Group of people in a Court Room Perjury under Connecticut General Statutes §53a-156 involves intentionally provides false information under oath. The truth is an essential foundation of our justice system, and perjury is a crime that undermines the ability to find the truth. This felony crime applies to testimony and false sworn statements offered in any official proceeding such as court hearings, depositions, and administrative hearings. While perjury is not a commonly charged crime in Connecticut, it is important to take this allegation seriously as it is a felony and a crime of moral turpitude.

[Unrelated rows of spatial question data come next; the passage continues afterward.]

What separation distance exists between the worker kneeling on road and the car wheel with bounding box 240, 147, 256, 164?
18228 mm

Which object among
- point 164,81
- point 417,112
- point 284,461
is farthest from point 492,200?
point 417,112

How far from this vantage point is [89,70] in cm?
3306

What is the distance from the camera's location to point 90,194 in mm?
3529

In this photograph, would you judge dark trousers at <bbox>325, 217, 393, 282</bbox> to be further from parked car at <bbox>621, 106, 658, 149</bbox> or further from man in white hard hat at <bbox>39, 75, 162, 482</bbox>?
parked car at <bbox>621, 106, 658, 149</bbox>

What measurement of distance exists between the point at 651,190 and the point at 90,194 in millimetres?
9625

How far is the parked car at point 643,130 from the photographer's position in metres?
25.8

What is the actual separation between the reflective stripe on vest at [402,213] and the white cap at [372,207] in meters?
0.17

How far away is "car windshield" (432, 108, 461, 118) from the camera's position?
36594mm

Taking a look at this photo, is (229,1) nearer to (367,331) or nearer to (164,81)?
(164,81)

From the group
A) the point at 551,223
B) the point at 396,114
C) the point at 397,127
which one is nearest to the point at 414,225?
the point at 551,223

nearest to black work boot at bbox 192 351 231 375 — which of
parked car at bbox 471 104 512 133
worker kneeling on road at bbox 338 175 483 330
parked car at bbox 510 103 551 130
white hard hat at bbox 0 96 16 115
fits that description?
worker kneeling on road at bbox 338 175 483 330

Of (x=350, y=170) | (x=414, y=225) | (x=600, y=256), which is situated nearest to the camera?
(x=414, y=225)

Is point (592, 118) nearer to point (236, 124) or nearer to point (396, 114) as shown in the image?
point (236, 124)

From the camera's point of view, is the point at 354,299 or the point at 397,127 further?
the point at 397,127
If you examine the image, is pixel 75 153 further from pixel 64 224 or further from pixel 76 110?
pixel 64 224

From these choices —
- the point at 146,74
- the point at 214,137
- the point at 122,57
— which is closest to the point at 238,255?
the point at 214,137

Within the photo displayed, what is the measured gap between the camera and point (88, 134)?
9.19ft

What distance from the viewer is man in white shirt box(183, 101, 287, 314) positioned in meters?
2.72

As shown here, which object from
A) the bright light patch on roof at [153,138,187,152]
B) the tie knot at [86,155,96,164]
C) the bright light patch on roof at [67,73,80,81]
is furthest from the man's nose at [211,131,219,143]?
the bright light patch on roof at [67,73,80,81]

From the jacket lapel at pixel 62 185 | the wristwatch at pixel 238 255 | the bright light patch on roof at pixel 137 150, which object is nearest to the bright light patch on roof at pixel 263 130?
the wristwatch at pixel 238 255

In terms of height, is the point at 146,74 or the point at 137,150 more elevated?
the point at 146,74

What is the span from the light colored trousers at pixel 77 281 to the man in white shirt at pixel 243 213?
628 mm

Elements of the Crime Which Must be Established by the State's Attorney

To be convicted of perjury in violation of Connecticut General Statutes § 53a-156, the state's attorney must prove the following elements of the crime:

  1. In any official proceeding and under oath;
  2. The accused intentionally makes a false statement, swears, affirms, or testifies falsely to a material statement that he does not believe if true.

You can be charged with perjury for making intentionally false statements under oath on various settings:

  • Testifying in Court
  • Testifying in a deposition
  • Testifying in an administrative proceeding
  • Submitting a signed sworn statement that says it is given under penalty of perjury
  • In a signed affidavit
  • Official state forms such as DMV applications

Material information is testimony or statements that would have been likely to affect the proceedings. This means that the false statement must bear some connection to the subject of the proceeding. However, to be considered material information, the perjurious testimony is not required to decide the outcome of the case.

Examples

A man is applying for the accelerated rehabilitation program after being arrested for evading responsibility in violation of C.G.S. § 14-224 . During his court hearing, he is placed under oath, and the judge asks the man if he "even used the accelerated rehabilitation program before?" The man says, "no." A subsequent investigation by the office of adult probation determines that the man had been previously arrested three years earlier for larceny in the 6th degree and had used the accelerated rehabilitation program to have that case dismissed. The state's attorney could elect to add a charge of perjury in violation of C.G.S. § 53a-156 because the man lied about not having had used the accelerated rehabilitation program before.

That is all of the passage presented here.